Oddball: To a New Yorker like you, a hero is some type of weird sandwich, not some nut who takes on three Tigers.
Kelly: Nobody’s asking you to be a hero.
Oddball: No? Then YOU sit up in that turret baby.
Kelly: No, because you’re gonna be up there, baby, and I’ll be right outside showing you which way to go.
Oddball: Yeah?
Kelly: Yeah.
Oddball: Crazy… I mean like, so many positive waves… maybe we can’t lose, you’re on!
Fantastic movie.
I was wondering if anyone would remember Sand Pebbles. I had people tell me that the main character reminded them of me. I like machinery.

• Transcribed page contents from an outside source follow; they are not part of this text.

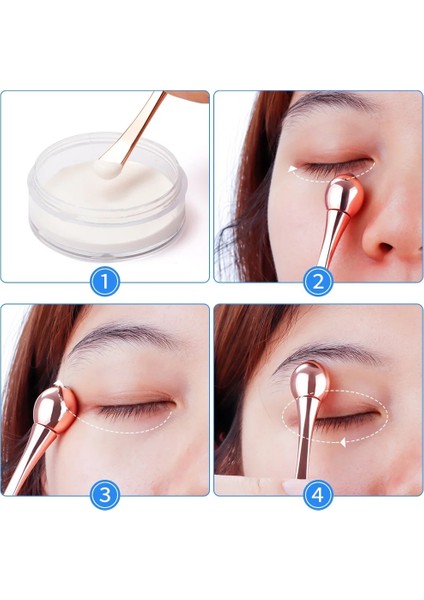 1

2

3

4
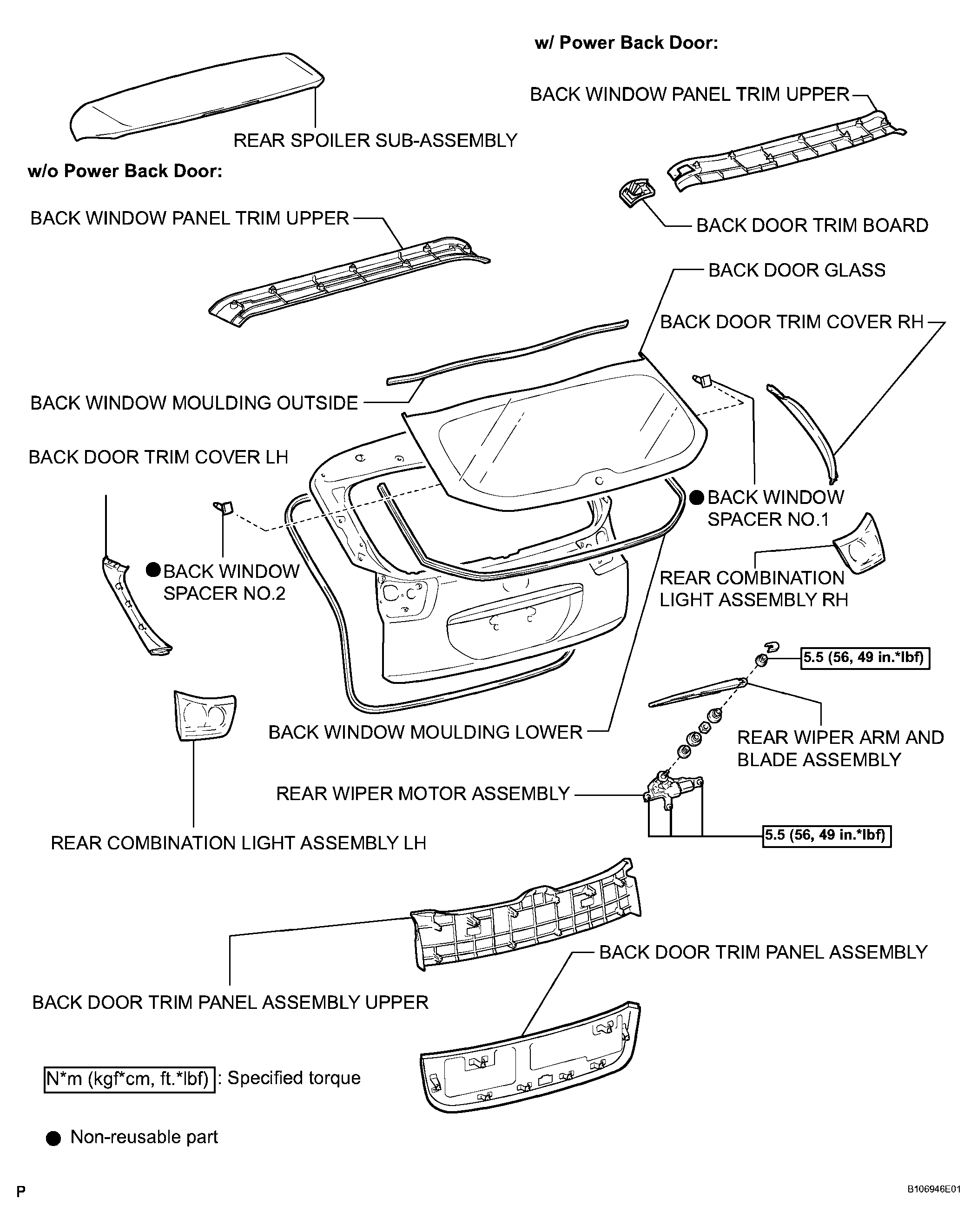 w/ Power Back Door:

BACK WINDOW PANEL TRIM UPPER

REAR SPOILER SUB-ASSEMBLY

w/o Power Back Door:

BACK WINDOW PANEL TRIM UPPER

BACK DOOR TRIM BOARD

BACK DOOR GLASS

BACK DOOR TRIM COVER RH

BACK WINDOW MOULDING OUTSIDE

BACK DOOR TRIM COVER LH

● BACK WINDOW SPACER NO.1

● BACK WINDOW SPACER NO.2

REAR COMBINATION LIGHT ASSEMBLY RH

5.5 (56, 49 in.*lbf)

BACK WINDOW MOULDING LOWER

REAR WIPER ARM AND BLADE ASSEMBLY

REAR WIPER MOTOR ASSEMBLY

5.5 (56, 49 in.*lbf)

REAR COMBINATION LIGHT ASSEMBLY LH

BACK DOOR TRIM PANEL ASSEMBLY

BACK DOOR TRIM PANEL ASSEMBLY UPPER

N*m (kgf*cm, ft.*lbf) : Specified torque

● Non-reusable part

P

B106946E01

Hell, even nowadays, it’s rarely exciting. According to a buddy of mine who got back from his Iraq deployment a few months ago (he’s a battalion S6), it was dull, and he played a lot of Xbox and watched a lot of Sportscenter, except for the occasional mortar attack.
Yeah, but come on . . . carrier pigeons! There has got to be some comedy gold in there somewhere!
On a more serious note, I think that the pigeon Cher Ami deserves a biopic.
Look no further! Valiant (2005) - IMDb
they could join the field bakery dudes I found the german ones, but I know the US had the same …
My father refused to eat anything that could be made with bread, powdered eggs, dried chipped beef and powdered milk [ir shall we say stuff like french toast and shit on a shingle and scrambled eggs] because by fucking damn, they had no hot water, barely potable water but they had freaking bread trucks and powdered milk, powdered eggs and dried beef … Got to love the well meaning but mislead person who though hot fresh bread in the field for a combat unit was a great idea [ww2] when they would have preferred a hot shower, and hot coffee that wasnt boiled up in a helmet…and apparently the gernams would target them, so orders came down that they had to spend valuable sleeping time standing extra watch to guard the damned things.
heh, i have a falcon tattoo, and one of my eve online pilots is named selous falk and flies a hund class ship=)
I read somewhere that either during WWI or WWII, the Germans tried to use hawks (or some other predator birds) to hunt the Allied carrier pigeons, but they had to stop doing so, because the hawks would also hunt the German carrier pigeons. So that could be an amusing side plot in such a movie.
I remember reading that B.F. Skinner, the psychologist, was hired to teach pigeons to fly in unmanned drones, recognize when the drone was over target, and peck a button to release payloads.
Graves Registration or the true cost of the war.
We used to say 'You kill ‘em, we chill ‘em’, or ‘Baggin’ and taggin’ and sending 'em home.
Prior to that, I actually ran a field service bakery making bread in 400 lb batches. Intersting. Entirely self contained equipment, but set up in a metal warehouse with a concrete floor by the time I got there.
I’d imagine that you could make a pretty emotionally gripping movie about the guys who have to send word of soldiers’ deaths to loved ones, or the Marines whose job it is to escort the bodies of dead Marines home.
You might want to name it Taking Chance. Just brainstorming.
I remember reading a particular section of A Higher Form of Killing, an otherwise somber book about chemical and biological warfare, in high school and thinking it would make a great black comedy. It details the exploits of Stanley P. Lovell and his team at the Office of Strategic Services during World War II. They were charged by “Wild Bill” Donovan with the task of coming up with new and inventive “underhand tricks” that the enemy would never expect. I’d say they succeeded, at least in that respect.
One has to wonder what this group’s planning sessions were like. I envision something like Mythbusters, but gone horribly, horribly wrong.